Stick size also has an effect on your overall kit sound. A fat stick will produce a thick tone with a lot of sustain, while a thin stick will have a lot of attack but lack in broad overtones. Bass drum beaters also make a sonic difference. Wood, large felt, small felt, and plastic options will each change the tone of the bass drum dramatically.
Now let’s talk about cymbals….
I get a lot of compliments on my tuning, and though great tuning alone won’t get you gigs, it’s certainly a plus. I’ve developed my system over years of trial and error. All you need is a decent student-model (or better) kit, a basic tuning key, and your ears.
When tuning a snare drum, I first crank the bottom head very tight. (The clear Remo snare-side Ambassador is perfect for me.) The bottom head is the articulator, meaning it determines how quickly the snares will rattle against the head. The snare beds pretty much nullify getting the head clear (in tune with itself from lug to lug), as the head doesn’t sit on a flat surface, but I do my best to match the tuning nonetheless.
Next, I tune the top head to the ideal response or feel for my personal taste. A standard Remo Coated Ambassador is all I use, and I actually prefer them worn in. I like my snare drums to be lower pitched and ringier, so I go just tight enough that fast rolls will articulate in the middle of the head without any trampoline effect ruining the articulation. No matter what tension you prefer, the most important thing is to clear the head, by matching the pitch from lug to lug, so that the head is in tune with itself.
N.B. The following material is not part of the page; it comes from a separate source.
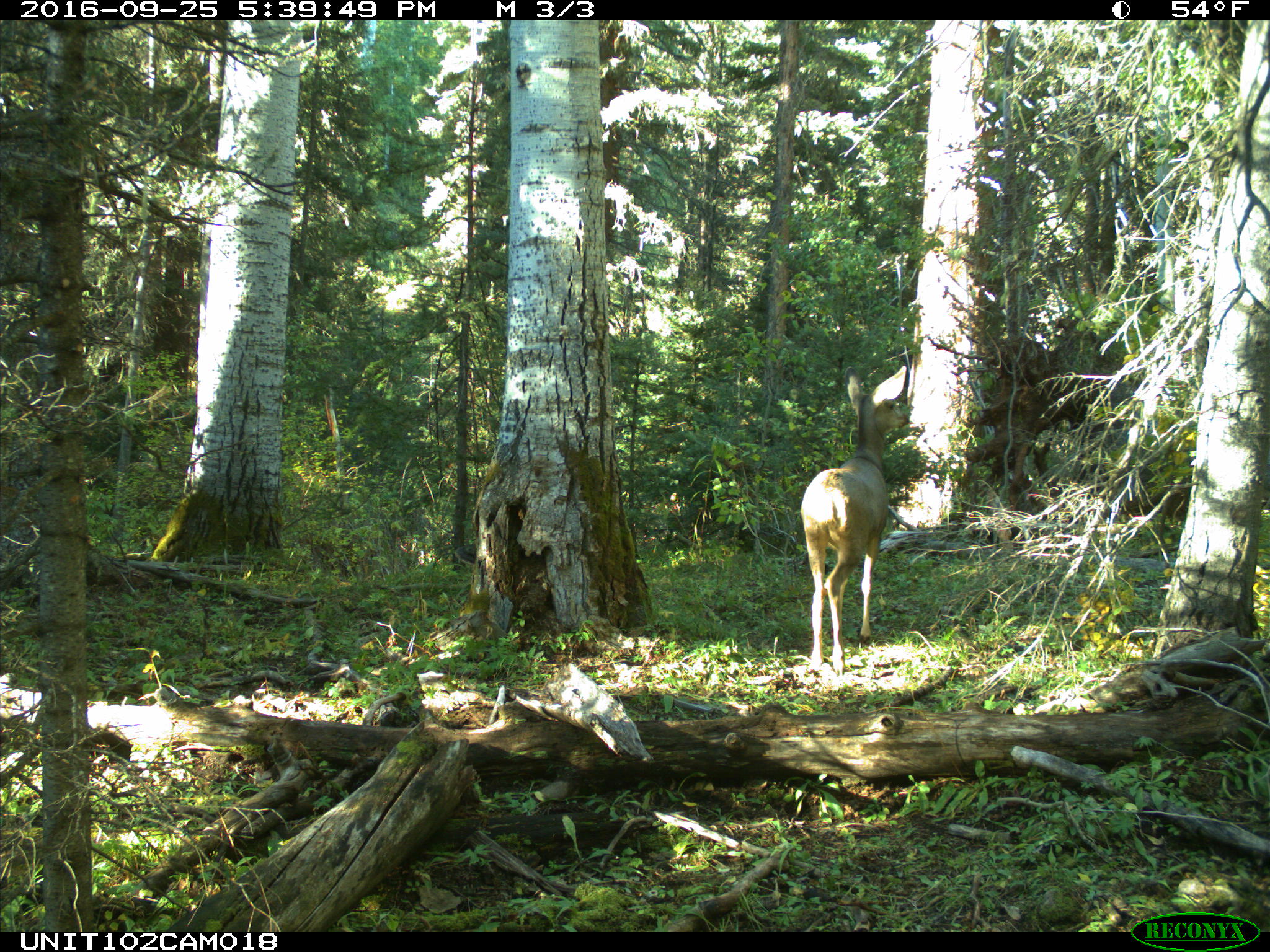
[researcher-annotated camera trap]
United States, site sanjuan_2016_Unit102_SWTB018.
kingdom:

An out-of-tune head will choke and will potentially have some terrible dissonance.
Finally, I tension the snares so that a pianissimo tap in the dead center of the batter head gets snare response that’s not choked off at all. Using this formula, every snare drum, from a $50 pawnshop cheapo to a $1,000-plus snare, will sound perfectly fantastic.
I start with the batter head (Remo Powerstroke 3 or 4) just tight enough that the lugs don’t rattle. Then the resonant head gets tuned a bit tighter to add a bit of articulation out front, although once a microphone is placed inside I don’t think the resonant-head tuning matters much. I always have a hole in the front head, and I have a pillow inside since most of the time I choose to bury the beater. (The hole allows more air to escape so that the batter head doesn’t fight the beater, and it allows for me to easily place a microphone inside and make adjustments to the pillow.)
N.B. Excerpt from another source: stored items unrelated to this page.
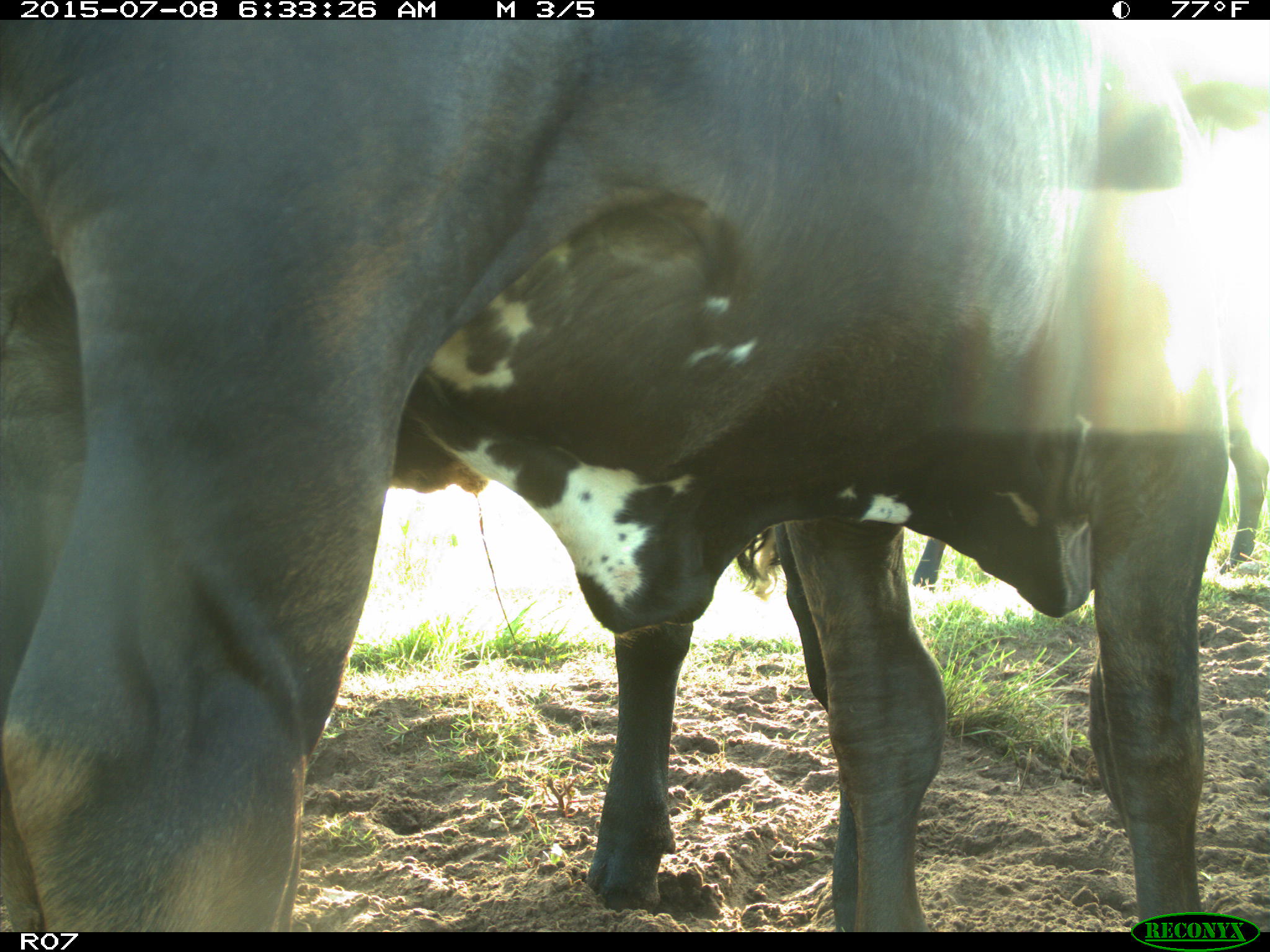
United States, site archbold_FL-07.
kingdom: Animalia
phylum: Chordata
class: Mammalia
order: Artiodactyla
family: Bovidae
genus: Bos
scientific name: Bos taurus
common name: domestic cow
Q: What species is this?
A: Bos taurus (domestic cow).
The toms are the most “musical” instrument of the kit. I think of the snare as a choked-off, rattling noisemaker and the bass drum as a dampened thumper. A tom, however, is a resonating musical chamber that has the highest propensity for sounding bad without proper tuning. My tom tuning formula is simple, but getting it perfect takes time.
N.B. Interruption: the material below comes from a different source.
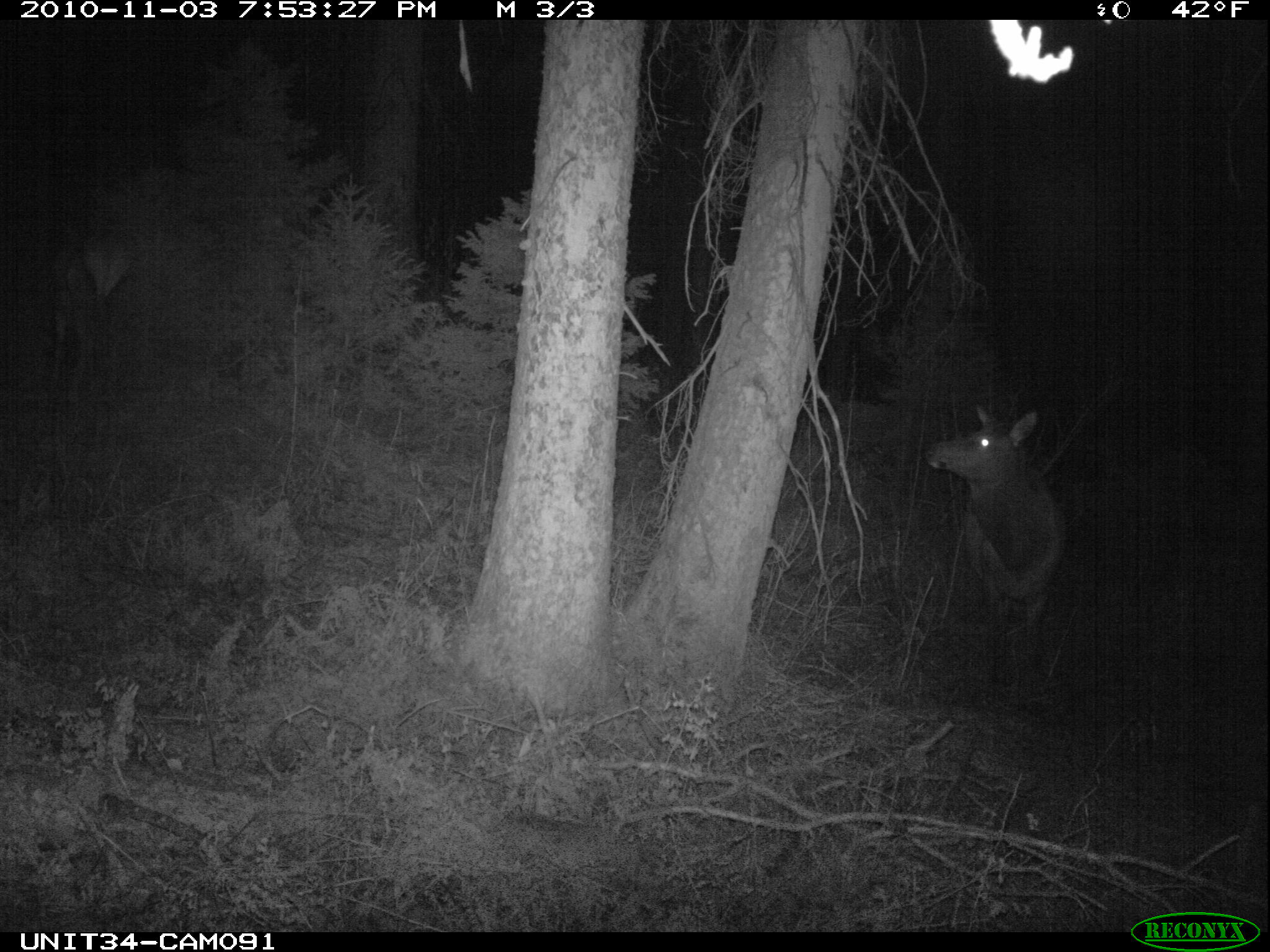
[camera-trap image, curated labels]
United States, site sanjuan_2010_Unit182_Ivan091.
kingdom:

I usually end up with the bottom head a minor 3rd higher than the top. (If you say “ha-ha” like the kid in the Simpsons, that’s a minor 3rd.) No matter what the interval, the key is having both heads perfectly cleared so that they’re in tune with each other from lug to lug. I always set the tom on my lap or a carpeted floor in order to dampen the opposite head so that I only hear the head I’m tuning. Once each head is cleared, and I have the desired interval between the two, I can then tweak the overall range. If the pitch of the drum is too high, it’ll choke off (Some drummers consider this a jazz tuning.). If it’s too low, it’ll get flappy and dull. As you bring the pitch of a head up or down, always do so by cranking up the lower pitched lugs or dropping the higher pitched ones. This helps to keep the head clear. After each tom sounds great individually, I tweak the overall tuning of the toms so that they sound good as a set, or in the same “key,” if you will. (Quotes were added since I don’t for for any actual pitches.) Take time to experiment—It’s well worth it!